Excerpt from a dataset
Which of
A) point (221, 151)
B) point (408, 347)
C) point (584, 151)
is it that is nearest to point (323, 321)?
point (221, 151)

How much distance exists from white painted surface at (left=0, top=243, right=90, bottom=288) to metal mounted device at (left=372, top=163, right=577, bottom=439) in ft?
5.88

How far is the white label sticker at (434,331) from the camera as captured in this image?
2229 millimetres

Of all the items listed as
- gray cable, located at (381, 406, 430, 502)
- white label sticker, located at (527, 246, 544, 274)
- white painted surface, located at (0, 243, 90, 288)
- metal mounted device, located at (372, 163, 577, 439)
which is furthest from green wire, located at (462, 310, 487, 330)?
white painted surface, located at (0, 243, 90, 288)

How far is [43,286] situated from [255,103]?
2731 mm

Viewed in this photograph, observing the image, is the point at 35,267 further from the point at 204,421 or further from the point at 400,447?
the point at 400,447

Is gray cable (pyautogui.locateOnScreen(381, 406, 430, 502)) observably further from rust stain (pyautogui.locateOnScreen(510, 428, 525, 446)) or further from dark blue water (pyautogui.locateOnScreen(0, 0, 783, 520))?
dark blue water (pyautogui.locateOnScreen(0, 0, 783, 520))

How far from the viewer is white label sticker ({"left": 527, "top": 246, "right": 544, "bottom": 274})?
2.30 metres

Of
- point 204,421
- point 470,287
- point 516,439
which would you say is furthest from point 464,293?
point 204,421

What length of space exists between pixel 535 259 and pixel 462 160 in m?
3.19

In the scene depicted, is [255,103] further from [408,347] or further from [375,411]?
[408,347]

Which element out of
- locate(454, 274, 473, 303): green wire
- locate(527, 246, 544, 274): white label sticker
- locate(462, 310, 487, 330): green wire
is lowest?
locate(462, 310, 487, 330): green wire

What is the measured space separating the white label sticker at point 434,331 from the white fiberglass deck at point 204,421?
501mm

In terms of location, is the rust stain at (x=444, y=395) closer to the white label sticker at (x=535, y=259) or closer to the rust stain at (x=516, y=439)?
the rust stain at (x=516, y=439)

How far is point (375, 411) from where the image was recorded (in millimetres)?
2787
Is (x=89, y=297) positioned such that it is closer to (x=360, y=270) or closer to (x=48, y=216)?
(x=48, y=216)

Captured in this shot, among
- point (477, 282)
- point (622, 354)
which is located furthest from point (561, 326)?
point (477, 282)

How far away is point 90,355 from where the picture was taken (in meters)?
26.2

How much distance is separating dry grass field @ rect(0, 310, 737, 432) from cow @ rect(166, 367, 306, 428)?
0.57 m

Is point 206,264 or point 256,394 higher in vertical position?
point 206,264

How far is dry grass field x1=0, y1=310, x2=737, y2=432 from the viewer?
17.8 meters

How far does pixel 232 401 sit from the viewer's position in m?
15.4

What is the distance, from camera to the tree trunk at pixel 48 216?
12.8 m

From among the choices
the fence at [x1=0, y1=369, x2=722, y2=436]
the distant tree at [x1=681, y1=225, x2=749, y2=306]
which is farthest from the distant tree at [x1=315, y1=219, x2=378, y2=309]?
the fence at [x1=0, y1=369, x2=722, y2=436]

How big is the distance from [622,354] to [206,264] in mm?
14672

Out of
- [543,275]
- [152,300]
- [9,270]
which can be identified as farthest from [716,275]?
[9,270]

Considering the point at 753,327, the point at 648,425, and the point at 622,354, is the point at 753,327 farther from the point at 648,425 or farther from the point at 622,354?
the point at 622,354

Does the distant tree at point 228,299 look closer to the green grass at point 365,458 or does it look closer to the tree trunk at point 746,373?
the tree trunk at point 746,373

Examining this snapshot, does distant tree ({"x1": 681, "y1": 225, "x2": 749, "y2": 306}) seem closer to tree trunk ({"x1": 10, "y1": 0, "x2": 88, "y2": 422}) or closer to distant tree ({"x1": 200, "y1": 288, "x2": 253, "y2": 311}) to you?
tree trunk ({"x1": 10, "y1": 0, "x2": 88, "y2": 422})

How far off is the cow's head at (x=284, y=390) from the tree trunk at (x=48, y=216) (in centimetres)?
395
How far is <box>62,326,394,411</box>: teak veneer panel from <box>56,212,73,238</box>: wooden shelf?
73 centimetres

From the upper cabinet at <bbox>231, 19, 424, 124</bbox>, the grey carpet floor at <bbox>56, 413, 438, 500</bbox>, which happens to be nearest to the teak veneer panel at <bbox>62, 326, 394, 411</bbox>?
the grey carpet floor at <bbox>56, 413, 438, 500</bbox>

The problem
Render the records from the line containing "How far is <box>62,326,394,411</box>: teak" through the end of the records as a Markdown table, with the columns "Row" (a row number) and "Line" (the line itself). Leave out blank lines.

Solution to the problem
| Row | Line |
|---|---|
| 1 | How far is <box>62,326,394,411</box>: teak veneer panel from <box>56,212,73,238</box>: wooden shelf? |
| 2 | 73 centimetres |
| 3 | From the upper cabinet at <bbox>231, 19, 424, 124</bbox>, the grey carpet floor at <bbox>56, 413, 438, 500</bbox>, which happens to be nearest to the teak veneer panel at <bbox>62, 326, 394, 411</bbox>? |
| 4 | the grey carpet floor at <bbox>56, 413, 438, 500</bbox> |